Unsupervised Learning - Course Notes

2025-12-04Max

#machine learning #unsupervised learning #PCA #K-means

Overview#

Unsupervised learning is subjective.

Unsupervised learning is useful during Exploratory Data Analysis.

requirements: linear algebra

Two Main Tasks#

1. Dimensionality Reduction#

Requires centered data
Dimension m needs to be determined
Example: Principal Component Analysis (PCA)

2. Clustering#

Ill-posed problem
Euclidean distance performs poorly in high dimensions
Cluster number k needs to be determined
Example: K-means clustering

Principal Component Analysis (PCA)#

Key Terms#

Principal Components (PCs):

First PC, Second PC, ...
PC is a linear combination of loading vectors and data

Loading Vectors:

The loadings are normalized
Loading vectors are the slopes
Indicate how much the current feature contributes to the PC

Singular Value Decomposition (SVD):

Formula: X = USV^T
U: Left singular vectors (orthogonal matrix)
V: Right singular vectors (orthogonal matrix)
S: Diagonal matrix (singular values)

Choosing Dimensions#

You can choose the dimension you want to reduce to by selecting the number m in diagonal matrix S.

Information loss can be measured by matrix S:

Total variance vs. Retained variance

K-means Clustering#

Algorithm Approach#

K-means uses an iterative algorithm instead of directly optimizing the mathematical target function (which is NP-hard).

Determining K#

K-means can use heuristic approaches to find a good cluster number K.

Key Takeaways#

Unsupervised learning is subjective and exploratory
PCA: Reduces dimensions while preserving variance
K-means: Iterative clustering with predetermined K
Both methods require parameter tuning (m for PCA, k for K-means)

§ Brief 1:
According to the course notes, what does K-means use instead of directly optimizing its target function?
§ Brief 2:
Rewrite the passage of the course notes that begins at the words "Ill-posed problem" and stops after "Second PC, ...", putting "Manhattan" in place of "Euclidean".

§ Input data:
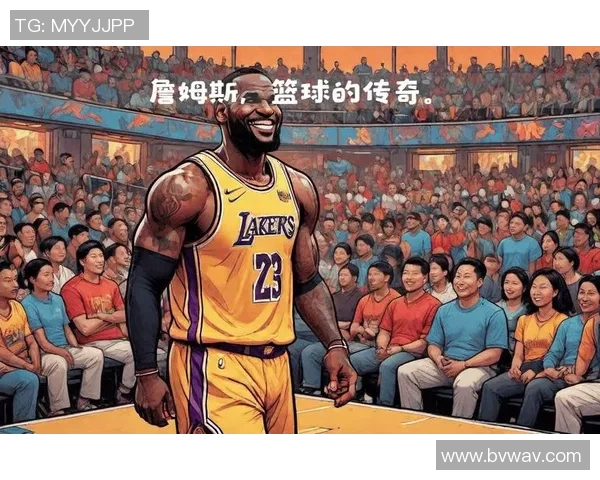 篮球明星的辉煌成就与历史影响力探讨及其对年轻一代的激励作用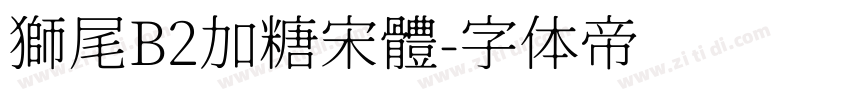 獅尾B2加糖宋體字体转换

§ Answer area 1:
An iterative algorithm.

§ Answer area 2:
Ill-posed problem
Manhattan distance performs poorly in high dimensions
Cluster number k needs to be determined
Example: K-means clustering

Principal Component Analysis (PCA)#

Key Terms#

Principal Components (PCs):

First PC, Second PC, ...